FIG. 4 is a chromatogram showing the limit of quantitation (50 ug/mL, 0.5%) of a sample detected by the method of the present invention.
FIG. 5 shows a linear plot (SM 2 concentration 0.50% -10%) using the method of the present invention.
FIG. 6 shows a linear plot (SM 2 concentration 0.50% -3%) using the method of the present invention.
Fig. 7 shows a mass spectrum of impurity peak 1 (peak with a retention time of 0.623min, relative retention time of 0.04).
Fig. 8 shows a mass spectrum of impurity peak 1 (peak with a retention time of 0.701min, relative retention time of 0.04).
FIG. 9 shows the mass spectrum of impurity peaks 4 to 8.

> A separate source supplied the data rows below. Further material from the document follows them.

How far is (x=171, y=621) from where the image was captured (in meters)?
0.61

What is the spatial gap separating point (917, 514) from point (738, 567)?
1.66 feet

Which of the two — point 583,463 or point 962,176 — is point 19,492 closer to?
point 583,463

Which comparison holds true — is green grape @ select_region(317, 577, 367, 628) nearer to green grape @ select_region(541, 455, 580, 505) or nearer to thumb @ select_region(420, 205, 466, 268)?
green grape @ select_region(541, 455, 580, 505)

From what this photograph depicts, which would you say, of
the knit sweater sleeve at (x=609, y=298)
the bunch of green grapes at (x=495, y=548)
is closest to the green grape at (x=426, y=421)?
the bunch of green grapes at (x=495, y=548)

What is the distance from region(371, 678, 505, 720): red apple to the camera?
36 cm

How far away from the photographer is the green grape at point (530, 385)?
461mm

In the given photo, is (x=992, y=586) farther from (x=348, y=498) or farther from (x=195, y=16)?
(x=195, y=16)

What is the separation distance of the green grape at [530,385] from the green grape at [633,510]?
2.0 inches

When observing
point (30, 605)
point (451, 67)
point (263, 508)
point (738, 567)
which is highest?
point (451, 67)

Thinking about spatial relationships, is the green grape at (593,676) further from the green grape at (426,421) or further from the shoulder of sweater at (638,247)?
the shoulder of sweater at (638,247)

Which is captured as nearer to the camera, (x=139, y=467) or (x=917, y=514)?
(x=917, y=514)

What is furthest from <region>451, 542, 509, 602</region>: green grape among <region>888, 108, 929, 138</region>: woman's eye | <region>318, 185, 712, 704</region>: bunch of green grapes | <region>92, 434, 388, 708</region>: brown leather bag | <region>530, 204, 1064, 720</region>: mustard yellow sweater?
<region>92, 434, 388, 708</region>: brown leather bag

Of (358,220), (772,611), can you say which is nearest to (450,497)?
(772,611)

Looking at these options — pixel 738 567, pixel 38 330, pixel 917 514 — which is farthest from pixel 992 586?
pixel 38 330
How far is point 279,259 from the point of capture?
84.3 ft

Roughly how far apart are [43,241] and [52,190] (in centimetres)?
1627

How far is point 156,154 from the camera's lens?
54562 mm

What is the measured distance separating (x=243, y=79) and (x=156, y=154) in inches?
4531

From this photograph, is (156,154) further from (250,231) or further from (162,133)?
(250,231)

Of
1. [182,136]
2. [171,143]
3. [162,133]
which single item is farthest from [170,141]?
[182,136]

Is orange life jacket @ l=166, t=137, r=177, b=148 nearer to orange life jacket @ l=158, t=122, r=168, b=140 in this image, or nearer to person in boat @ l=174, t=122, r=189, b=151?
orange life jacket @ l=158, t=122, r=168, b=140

FIG. 10 shows the mass spectrum of impurity peaks 4 to 8 (EIC extracted ion flux was confirmed for m/z 412.3791, which confirmed the origin of impurity peaks 4 to 8 and a subsequent cluster of peaks).
Fig. 11 shows a mass spectrum of impurity peak 9.
Fig. 12 shows a mass spectrum of the impurity peak 10.
Fig. 13 shows a mass spectrum of impurity peak 12.
FIG. 14 shows the mass spectrum of the main peak.
FIG. 15 shows an isocratic elution chromatogram with a mobile phase of 100% B.
FIG. 16 shows an isocratic elution chromatogram of 90% B (the remainder is A) of a mobile phase.
FIG. 17 shows an isocratic elution chromatogram of 80% B (balance A) of a mobile phase.
FIG. 18 shows an isocratic elution chromatogram of 75% B (balance A) of a mobile phase.
FIG. 19 shows an isocratic elution chromatogram with a mobile phase of 70% B (balance A).
FIG. 20 is a liquid chromatogram obtained by the elution procedure of example 3.
Detailed Description
Unless defined otherwise, all scientific and technical terms used herein have the same meaning as commonly understood by one of ordinary skill in the art to which this invention pertains.
The structural formula of the 2-hexyldecanoic acid is shown in the specification
Its CAS number is 25354-97-6, sometimes referred to as "SM2" for short in the present invention. The 2-hexyl decanoic acid related substances comprise: 2-hexyldecanol; 2-hexyloctanoic acid and other unknown impurities.
The ALC-0315 is ((4-hydroxybutyl) azadiyl) bis (hexane-6, 1-diyl) bis (2-hexyldecanoate) and has a structural formula of
CAS number 2036272-55-4.
The disclosures of the various publications, patents, and published patent specifications cited herein are hereby incorporated by reference in their entirety.
The technical solutions of the present invention will be described clearly and completely below with reference to embodiments of the present invention, and it should be apparent that the described embodiments are only a part of the embodiments of the present invention, and not all of the embodiments. All other embodiments, which can be derived by a person skilled in the art from the embodiments given herein without making any creative effort, shall fall within the protection scope of the present invention.
Example 1: detection of purity of 2-hexyldecanoic acid related substances
1. Test materials and methods
The instrument comprises the following steps: a ThermoUltiMate 3000 hplc;
a chromatographic column: c18 reverse phase chromatography columns (Waters, ACQUITY UPLC BEH, 2.1mm. About.100mm, 1.7 μm, S/N: 186002352);
mobile phase: MPA:0.1% fa water; MPB:0.1% of FA acetonitrile;
the parameters of the CAD instrument are as follows: a Filter:1.0sec, range:100PA, CAD Temp: at 35 deg.c.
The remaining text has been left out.